* **Stored data**:
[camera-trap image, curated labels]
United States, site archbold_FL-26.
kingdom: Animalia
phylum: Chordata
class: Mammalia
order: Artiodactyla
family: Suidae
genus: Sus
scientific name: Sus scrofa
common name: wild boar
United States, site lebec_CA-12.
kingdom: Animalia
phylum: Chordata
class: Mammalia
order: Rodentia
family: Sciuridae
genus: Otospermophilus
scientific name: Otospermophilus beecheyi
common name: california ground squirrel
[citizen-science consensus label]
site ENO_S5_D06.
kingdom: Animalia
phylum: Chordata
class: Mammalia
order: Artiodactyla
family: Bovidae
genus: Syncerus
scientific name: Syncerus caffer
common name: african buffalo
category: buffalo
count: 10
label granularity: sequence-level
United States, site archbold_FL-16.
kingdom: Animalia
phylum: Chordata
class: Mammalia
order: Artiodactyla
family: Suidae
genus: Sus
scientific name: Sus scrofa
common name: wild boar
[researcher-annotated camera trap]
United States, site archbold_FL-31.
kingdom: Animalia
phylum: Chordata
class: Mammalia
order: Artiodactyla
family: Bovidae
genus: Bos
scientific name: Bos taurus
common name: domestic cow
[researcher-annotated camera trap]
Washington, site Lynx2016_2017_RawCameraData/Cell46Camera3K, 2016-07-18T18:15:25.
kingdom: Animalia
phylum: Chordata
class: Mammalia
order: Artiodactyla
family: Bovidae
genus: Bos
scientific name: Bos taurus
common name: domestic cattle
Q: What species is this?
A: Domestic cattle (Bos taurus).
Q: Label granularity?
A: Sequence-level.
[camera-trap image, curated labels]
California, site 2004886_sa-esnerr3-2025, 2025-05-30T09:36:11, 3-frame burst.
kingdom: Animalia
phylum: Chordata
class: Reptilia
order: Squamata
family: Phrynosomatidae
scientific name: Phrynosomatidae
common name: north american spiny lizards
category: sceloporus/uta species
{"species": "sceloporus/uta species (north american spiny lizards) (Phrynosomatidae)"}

* **Task to carry out**: An exact, complete copy of the lines above from the one with "family: Sciuridae" through the one with "label granularity: sequence-level" is the whole answer.

* **Output below**:
family: Sciuridae
genus: Otospermophilus
scientific name: Otospermophilus beecheyi
common name: california ground squirrel
[citizen-science consensus label]
site ENO_S5_D06.
kingdom: Animalia
phylum: Chordata
class: Mammalia
order: Artiodactyla
family: Bovidae
genus: Syncerus
scientific name: Syncerus caffer
common name: african buffalo
category: buffalo
count: 10
label granularity: sequence-level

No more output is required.